**WHAT IS ASKED**
From the fuel tank leak-testing text below, reproduce word for word the passage that begins with the words containing "Test #2 was" and ends with "inflated blue glove.".

**TEXT TO READ**
_ _ _ _

The glove stayed inflated for about 2.5 hours but then was clearly well on its way to going deflated when I pulled the first test setup apart.

Test #2 was more old skool, but I was still keeping watching on the thigh support hatch cover.  I’m not sure if the water from my soapy water test had made the gasket act like a sponge, but I was getting zero bubbles after I tightened the screws up a bit more.

So I decided to go for another full test on round 2.  As you can see, this time I used an airspeed indicator and following Waiter’s instructions on IFlyEZ.com.  I filled the tank manually until 100 knots was indicating.

Over the first 10 minutes the ASI slowly dropped to about 90 knots, but then held that for about an hour.  Then over the next few hours it very slowly dropped.  I know that both the 0-15 gauge and ASIs lose air through slow leaks (as per Ary’s discovery) and so my main focus was the inflated blue glove.

Here’s the glove around 4 hours later.  By around 7 hours later it was essentially flat again.  Now, the shop did cool by around 3.5° F, but I feel that I have a very slow leak somewhere… and having literally doused every part of the system with soapy water. I’m not entirely unconvinced (having had soapy water in these tanks for multiple days without losing a drop) that it’s not something in my test setup.

That being said, over the next day or 3 I plan on A) testing the Left fuel tank/thigh support tank using these “standard” methods to see what I find, and B) most likely go with the “nuclear option” and employ Freon for testing for leaks.

After my initial fuel tank pressure testing was underway, I got busy machining a pair of mounting backplates for the AeroLEDs Pulsar nav/strobe wingtip lights.

I started by cutting out a 1.8″ x 5.4″ coupon of 0.04″ 6061 aluminum and secured it for machining with my new favorite method (and now tried and true!) of blue tape and super glue.

_ _ _ _

**GIVEN MATERIAL**
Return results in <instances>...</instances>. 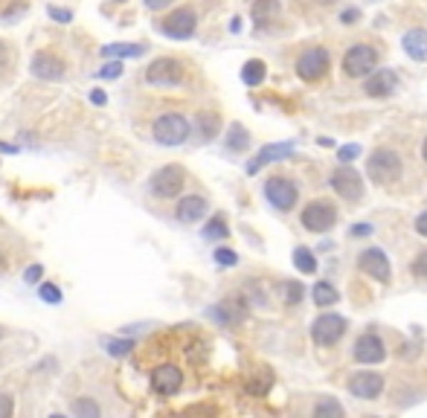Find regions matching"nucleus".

_ _ _ _

**OUTPUT FOR THIS TASK**
Test #2 was more old skool, but I was still keeping watching on the thigh support hatch cover.  I’m not sure if the water from my soapy water test had made the gasket act like a sponge, but I was getting zero bubbles after I tightened the screws up a bit more.

So I decided to go for another full test on round 2.  As you can see, this time I used an airspeed indicator and following Waiter’s instructions on IFlyEZ.com.  I filled the tank manually until 100 knots was indicating.

Over the first 10 minutes the ASI slowly dropped to about 90 knots, but then held that for about an hour.  Then over the next few hours it very slowly dropped.  I know that both the 0-15 gauge and ASIs lose air through slow leaks (as per Ary’s discovery) and so my main focus was the inflated blue glove.